Directions:
1) Answer these from the passage on politicalizing philosophy:
(a) What did Dunayevskaya denounce Stalin's USSR as in the 1940s?
(b) In the 1990s, whose struggle did the authors support, and against what?
(c) According to the final sentence, what does politicalizing philosophy bring out?
2) Continue the passage on politicalizing philosophy, picking up right after its final sentence.

Provided text:

The politicalization of philosophy often means taking unpopular positions. This was true in the 1940s, when in the midst of its battle with Nazism, Dunayevskaya denounced Stalin’s USSR as state-capitalist; it was true in the 1960s and 70s, when we denounced Maoism at a time when much of the Left (both the white and Black Left) fervently embraced it; it was true in the 1990s when we stood virtually alone in the Marxist Left in supporting Bosnia’s struggle against Serbia’s genocide; and it is true today with our response to Russia’s invasion of Ukraine. Politicalizing philosophy brings out the distinctiveness of a humanist Marxism—which inevitably sparks controversy.

Supplied information:
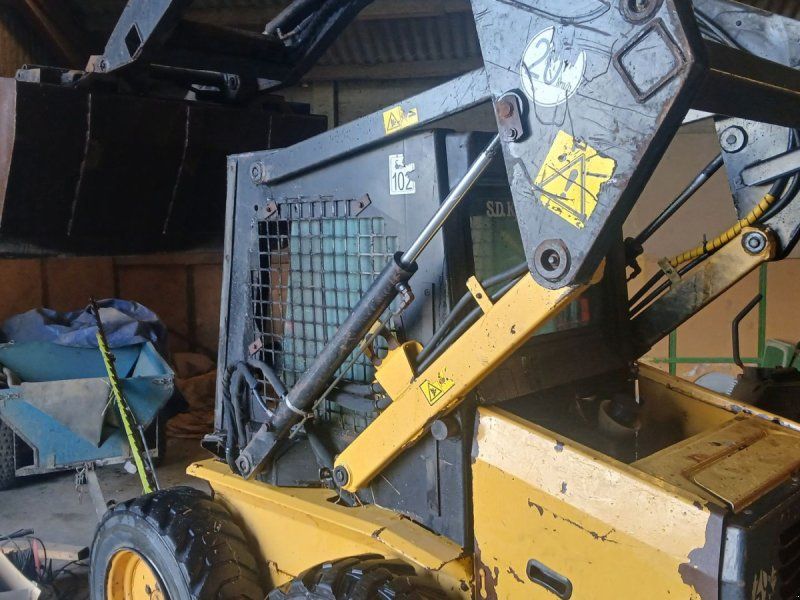 New Holland LX465 LX 465 Skeet steer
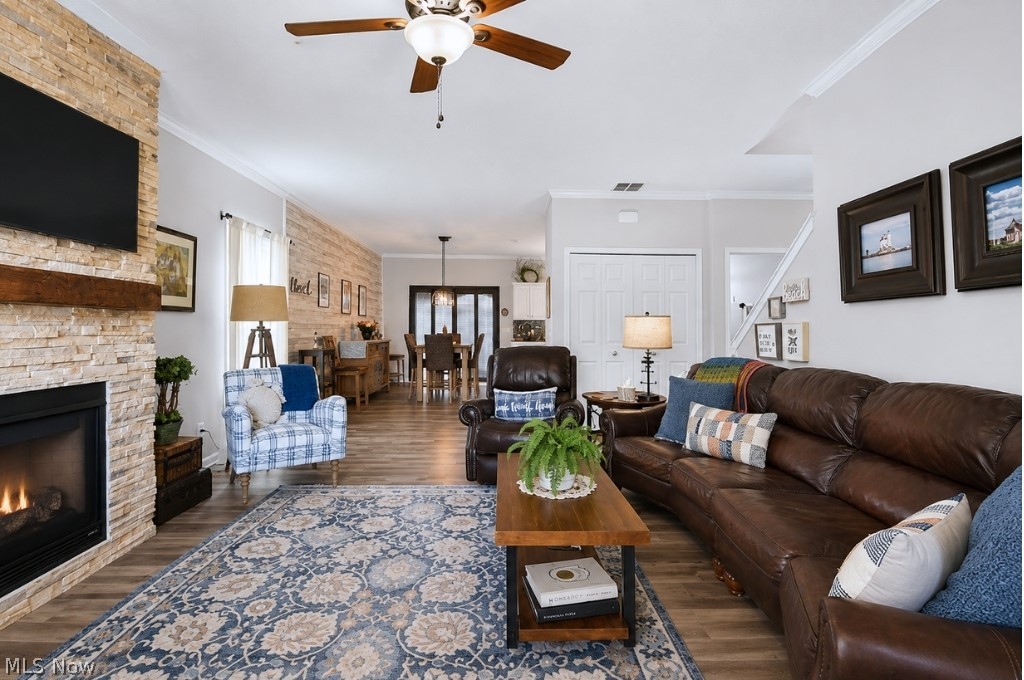 1046 Spring Run Boulevard Property Photo 6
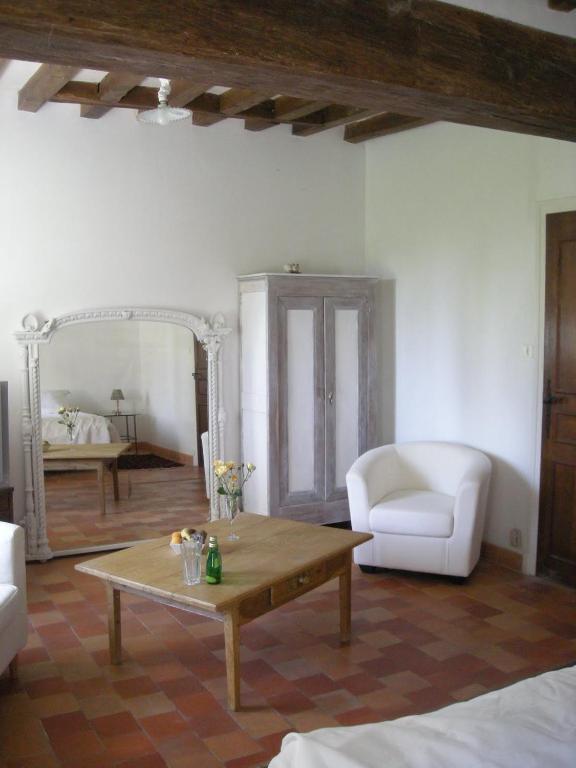 La Touche Bed and Breakfast Menetou-sur-Nahon Habitación foto
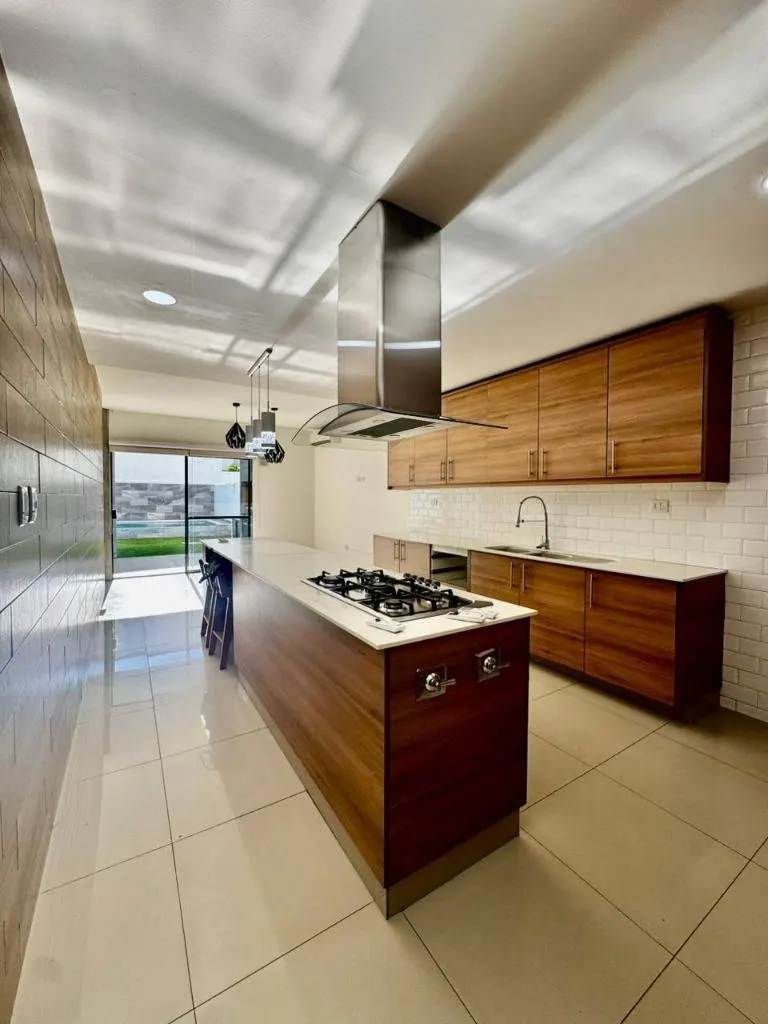 Casa de 4 suites en venta en el condominio La Colina, Zona Norte: foto 3 de 10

Responses by task:
1)
(a) State-capitalist.
(b) Bosnia's struggle against Serbia's genocide.
(c) The distinctiveness of a humanist Marxism.

2)
At the same time, as the Call for Convention states, “It is essential that our organization conduct itself in accordance with the democratic and humanist principles that we espouse in our theoretical endeavors. Although in its infancy, we have begun this by exploring how transformative justice can enable our organization to align our theory and practice more closely to Marxist-Humanist principles. This is especially important at critical turning points in history that bring uncertainty, anxiety, and disagreements. Questions we need to explore include: how can our organization work out internal conflicts in more humanistic and non-punitive ways? Given the level of participation of women and other marginalized groups, what are some ways we can prioritize these voices that often get ‘left behind’ because they may have a greater burden of caring labor? How can the IMHO engage more consistently in reflection, healing, and community building so that all our members can feel safe, heard and empowered in our spaces?”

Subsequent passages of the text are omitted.